What is the Bishop Score?
The Bishop score is a standardized scoring system that evaluates maternal and fetal factors to predict the success of labour induction. Developed in 1964, it assigns points across five clinical observations to generate a single numerical score ranging from 0 to 13.
A higher Bishop score indicates greater readiness for labour and better prospects for vaginal delivery following induction. Conversely, a lower score suggests the cervix is unfavourable for induction, making spontaneous labour more likely to be successful or indicating that cervical ripening may be necessary before attempting induction.
The five parameters assessed are:
- Cervical dilation — the degree to which the cervix has opened, measured in centimetres
- Cervical effacement — the thinning and shortening of the cervix, expressed as a percentage
- Cervical consistency — whether the cervix feels firm, moderately firm, or soft during examination
- Fetal station — how far the baby's head has descended into the pelvis relative to the ischial spines
- Fetal position — the direction the baby's head is facing (anterior or posterior)
Bishop Score Calculation
Each of the five parameters receives a point value based on clinical findings. The Bishop score is simply the sum of these five individual component scores.
Bishop Score = Cervical Dilation Points + Cervical Effacement Points + Cervical Consistency Points + Fetal Station Points + Fetal Position Points
Cervical Dilation— Scored as: closed (0 points), 1–2 cm (1 point), 3–4 cm (2 points), ≥5 cm (3 points)Cervical Effacement— Scored as: 0–30% (0 points), 40–50% (1 point), 60–70% (2 points), ≥80% (3 points)Cervical Consistency— Scored as: firm (0 points), moderately firm (1 point), soft (2 points)Fetal Station— Scored as: −3 station (0 points), −2 station (1 point), −1 or 0 station (2 points), ≥+1 station (3 points)Fetal Position— Scored as: posterior (0 points), middle (1 point), anterior (2 points)
Interpreting Your Bishop Score
The Bishop score directly influences clinical decision-making regarding induction:
- Score ≥8 — Considered favourable. Vaginal delivery after induction is likely; success rates approximate those of spontaneous labour. Proceeding with induction using standard protocols is reasonable.
- Score 6–7 — Considered indeterminate. Clinical judgment is required. Some providers may attempt induction; others may recommend cervical ripening agents first.

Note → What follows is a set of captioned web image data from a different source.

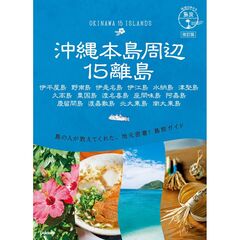 沖縄本島周辺１５離島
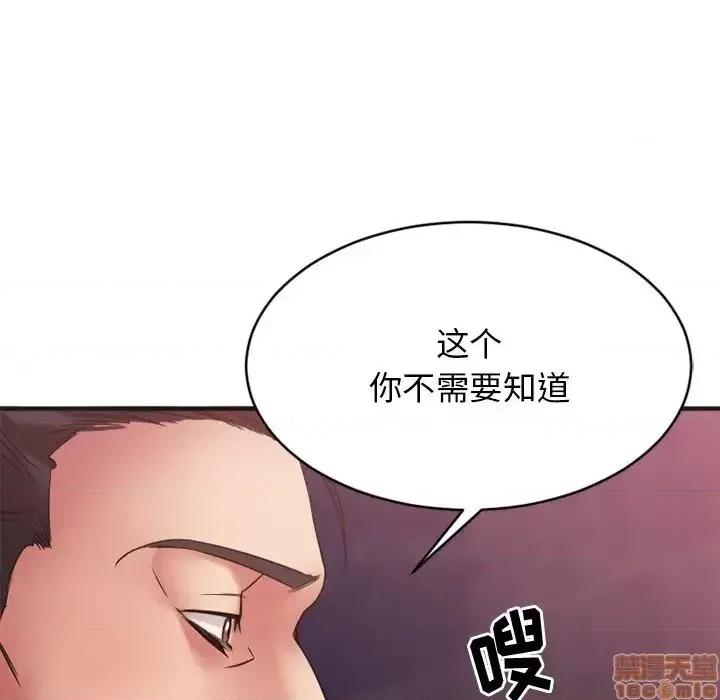 欲望食物链 欲望食物链 25 第133页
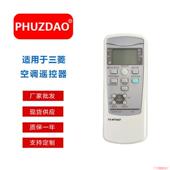 S空调遥控器 MTS007适用于三菱RLA502A001 RLA502A001B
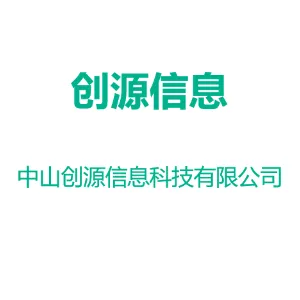中山创源信息科技有限公司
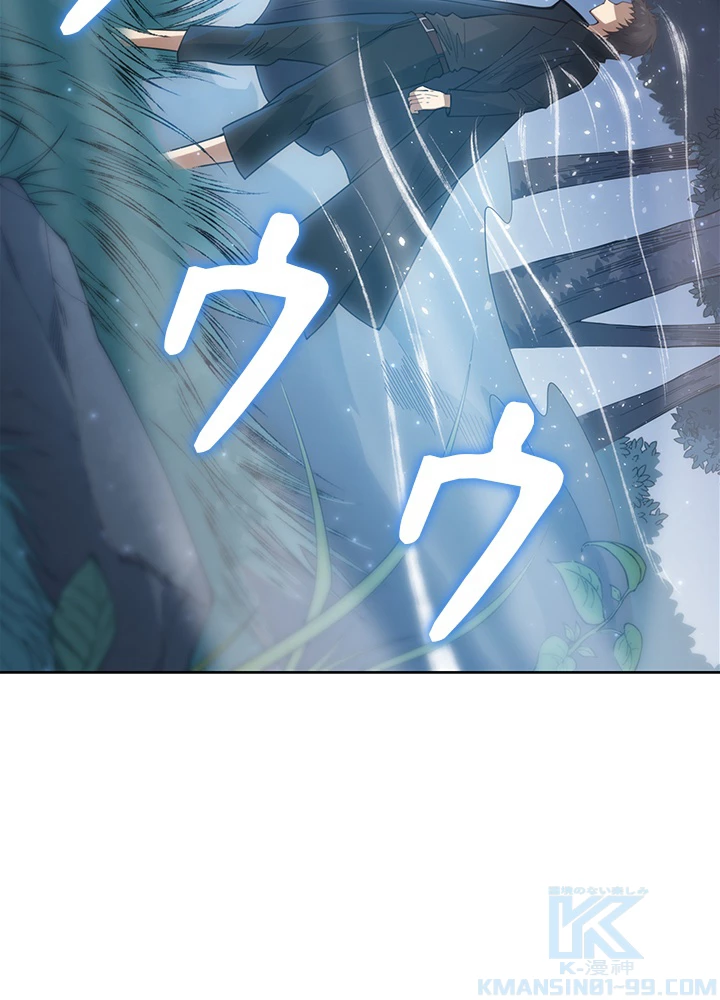 ロベル〜ウォースピリットの継承者〜 188話 - 34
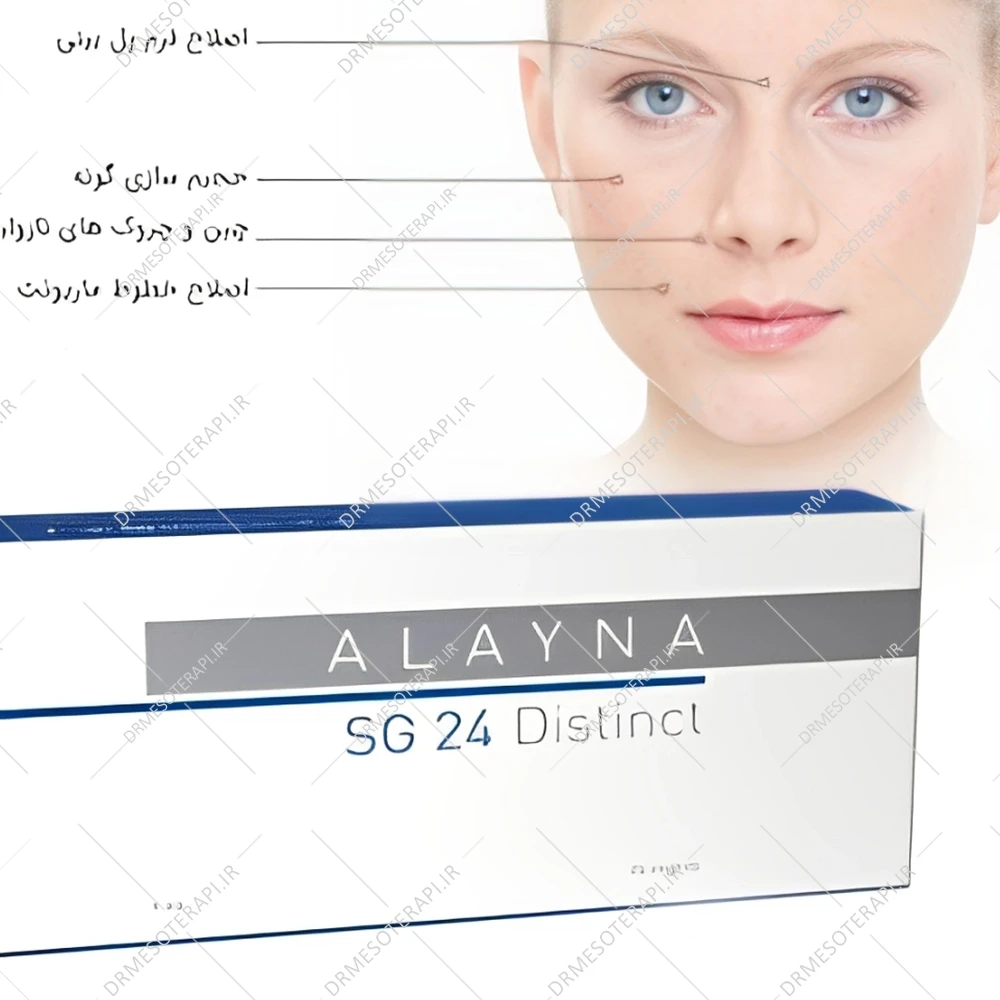 ژل فیلر زیر چشم آلاینا Alayna M8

- Score <6 — Considered unfavourable. Induction is less likely to succeed and carries increased risk of caesarean delivery. Cervical ripening or waiting for spontaneous labour onset is typically recommended.

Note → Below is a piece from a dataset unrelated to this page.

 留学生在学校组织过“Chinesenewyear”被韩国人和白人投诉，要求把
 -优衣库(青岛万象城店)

Important: the Bishop score predicts likelihood, not certainty. Even with a favourable score, induction may not result in vaginal delivery. Conversely, unfavourable scores do not preclude successful vaginal delivery, particularly in patients who have previously delivered vaginally.
When and Why Labour Induction is Considered
Induction becomes necessary when the risks of continuing pregnancy outweigh the risks of delivery. Common indications include:
- Post-term pregnancy — beyond 42 weeks gestation, when placental insufficiency and stillbirth risk rise significantly
- Preeclampsia or gestational hypertension — conditions requiring prompt delivery for maternal safety
- Intrauterine growth restriction (IUGR) — when the baby is not growing adequately in the womb
- Maternal diabetes — to reduce risks of stillbirth and macrosomia
- Ruptured membranes — when amniotic fluid leaks and infection risk increases
- Multiple gestation — twins are typically delivered by 38–39 weeks; higher-order multiples even earlier
- Placental abruption or insufficiency — when the placenta is failing
The Bishop score helps clinicians determine whether induction is likely to succeed in these scenarios.
Important Considerations Before Induction
Understanding these practical factors ensures realistic expectations and safer labour management.
- Parity matters significantly — Women who have previously delivered vaginally have higher induction success rates even with lower Bishop scores. First-time mothers with unfavourable scores face substantially higher caesarean rates. Your obstetric history influences how aggressively induction is pursued.
- Cervical ripening takes time — If your Bishop score is unfavourable, cervical ripening medications (misoprostol or dinoprostone) require 12–24 hours to work. Patience and monitoring are essential. Rushing induction without adequate ripening increases unnecessary operative delivery.
- Bishop score alone doesn't determine outcomes — Maternal age, BMI, presence of contractions, and fetal well-being also influence success. A score of 7 in a 25-year-old multiparous woman differs substantially from the same score in a 42-year-old first-time mother.
- Induction isn't risk-free — Induction increases rates of hyperstimulation, uterine rupture, and operative delivery compared with spontaneous labour. These risks are generally acceptable when induction is medically indicated, but they remain important to understand before proceeding.